Paraları havuzlu sitede villa alımına hasredeceksin, bu öğrenilince önce reddedeceksin, sonra da sıkışınca "benim haberim yok, hanım almış" diyeceksin, ama tablo almaya para bulamayacaksın, ayıp oluyor.
Neyse, artık bozum olmana gerek kalmadı.
Sözünü ettiğim gazetenin haberine göre, Nuri İyem Resim Fabrikası'nın günümüzdeki CEO'su Ümit İyem, emekçi halkımın temsilcilerinin babasının mallarını gönül rahatlığıyla tüketemez olmalarına üzülmüş.
Neticede bu domates değil ki Ahmet Necdet Sezer gibi elinde fileyle GİMA'nın kasasında kuyruğa giresin de iki kilo alasın...
Merhum Nuri İyem'in oğlu Ümit Bey, babasının mallarını, özellikle Kılıçdaroğlu gibi Kemalist bir müşteriye hem indirimli hem de taksitle verebileceğini açıklamış.
Üstelik elinde, depo fazlası, ehven fiyatlı bir miktar mal da varmış.
Hayır, ihraç fazlası değil.
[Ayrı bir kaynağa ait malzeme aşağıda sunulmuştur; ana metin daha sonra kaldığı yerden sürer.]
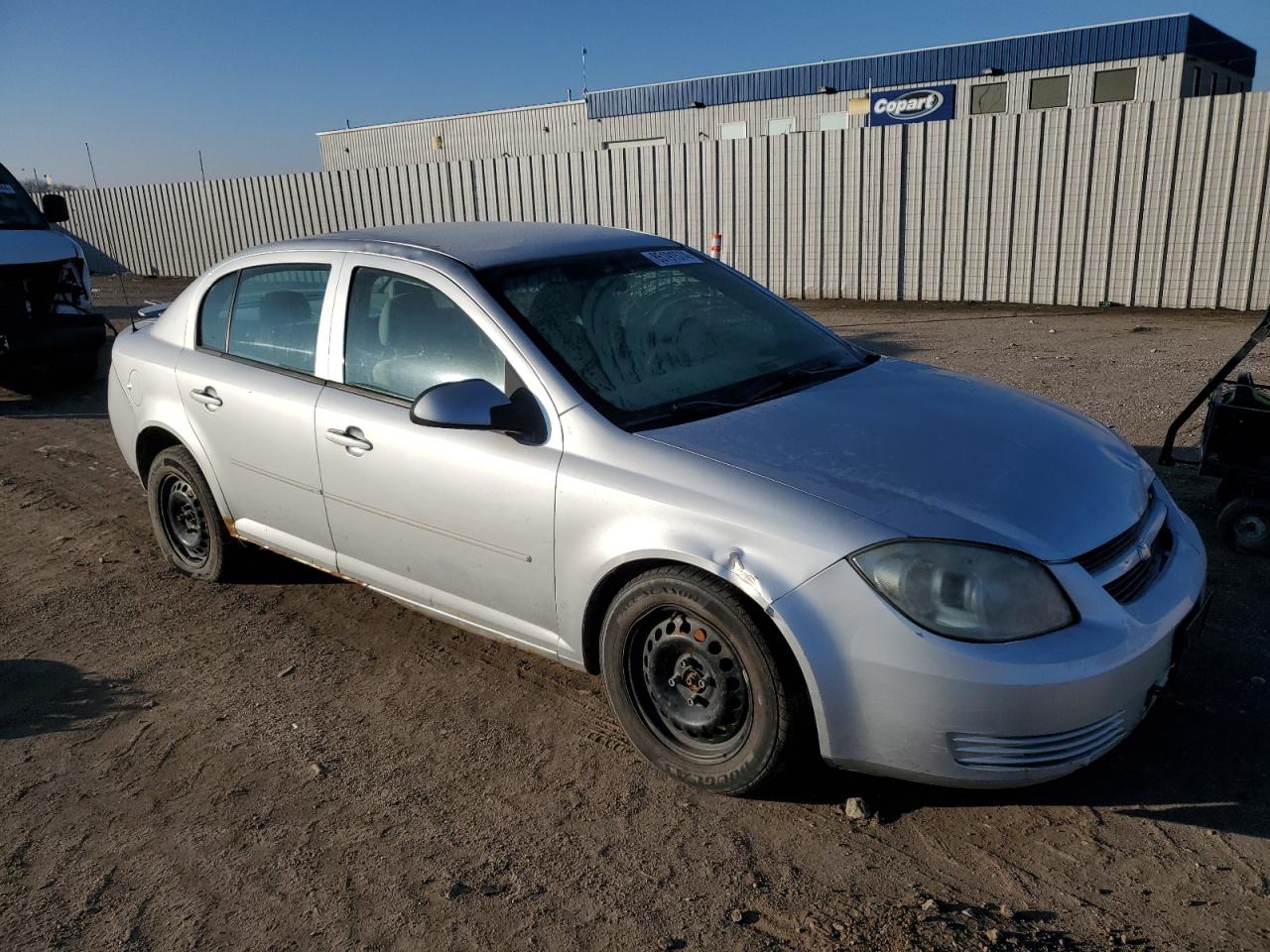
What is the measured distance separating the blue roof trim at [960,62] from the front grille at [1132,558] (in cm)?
2297

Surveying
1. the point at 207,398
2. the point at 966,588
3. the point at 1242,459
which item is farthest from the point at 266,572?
the point at 1242,459

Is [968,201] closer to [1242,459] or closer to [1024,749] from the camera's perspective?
[1242,459]

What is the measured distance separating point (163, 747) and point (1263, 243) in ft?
41.4

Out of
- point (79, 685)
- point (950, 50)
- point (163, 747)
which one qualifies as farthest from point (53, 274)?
point (950, 50)

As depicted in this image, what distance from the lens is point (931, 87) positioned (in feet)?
80.6

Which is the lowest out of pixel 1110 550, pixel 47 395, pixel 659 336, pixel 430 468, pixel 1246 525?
pixel 47 395

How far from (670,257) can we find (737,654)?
6.70 feet

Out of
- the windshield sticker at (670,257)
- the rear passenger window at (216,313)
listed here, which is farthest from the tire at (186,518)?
the windshield sticker at (670,257)

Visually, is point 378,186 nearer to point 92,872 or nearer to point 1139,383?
point 1139,383

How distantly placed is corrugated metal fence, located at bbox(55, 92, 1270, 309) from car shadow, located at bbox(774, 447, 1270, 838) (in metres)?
9.88

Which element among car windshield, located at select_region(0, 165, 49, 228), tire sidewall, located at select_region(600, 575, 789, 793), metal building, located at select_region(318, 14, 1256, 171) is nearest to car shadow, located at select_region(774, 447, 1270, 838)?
tire sidewall, located at select_region(600, 575, 789, 793)

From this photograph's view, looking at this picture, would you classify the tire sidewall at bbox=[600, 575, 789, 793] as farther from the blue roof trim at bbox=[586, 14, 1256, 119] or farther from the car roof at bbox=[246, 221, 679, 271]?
the blue roof trim at bbox=[586, 14, 1256, 119]

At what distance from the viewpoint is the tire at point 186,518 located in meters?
4.85

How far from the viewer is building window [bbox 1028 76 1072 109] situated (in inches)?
922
Bu ürünleri Batı'da kimse "yemeyeceği ve yutmayacağı" için ihracat yapılamıyor. Arap pazarı desek, onlar da resim sevmezler.
Yok, tövbe, merhum her zaman tablolarının fiyatlarını "çoğunluğun satın alabileceği şekilde" ucuz tutmuş ama maalesef piyasada değer kazanmış bu tablolar... Pis burjuvalar spekülasyon yapmışlar, tablo fiyatları beşe katlanmış... Fakat bugün bile, bazı galerilerde ve müzayedelerde "ehven fiyata" bulunabilenleri varmış:
10 bin liradan başlayıp 100 bin liranın üzerine kadar çıkabiliyormuş bunlar. Ama küçük bir portre ya da peyzaj 7 bin liraya bile alınabilirmiş.
(Rahmetli İyem sağ olsaydı, belki sonbaharda palamut akını gibi tablo sayısı arttıkça fiyatlar daha da düşebilirdi, ömrü elvermedi.)
Kemal Bey'in maaşı yedi bin liraya tablo almaya bile elvermediğine göre, kendisine bir "kıyak" yapmak şart olmuş.
Ümit Bey, Kılıçdaroğlu'na çok saygı duyarmış. (Evet, kendisine saygı duyan da varmış amigo gazeteciler haricinde.)
"Yardımcı oluruz, kolaylık gösteririz" diyor.
"İsterse taksit yaparız" demiş.
Fakat kredi kartı geçer mi, buna bir açıklık getirmemiş.
Kemal Bey bu kampanyayı kaçırmasın, vakitlice ve de ucuz ucuz birkaç Nuri İyem edinsin.
Reklam yazarı arkadaştan da bir ricamız var: Kılıçdaroğlu'nun en sevdiği yazarın da Yaşar Kemal olduğunu açıklamıştı ya... Sorsun bakalım Semiha bacıma, ellerinde depo artığı kitap varsa Kemal Bey'e kiloyla vermeyi düşünürler mi?
Kemal Bey'i kültürsüz bırakmasınlar, sonra acısını bütün muhalefet çeker.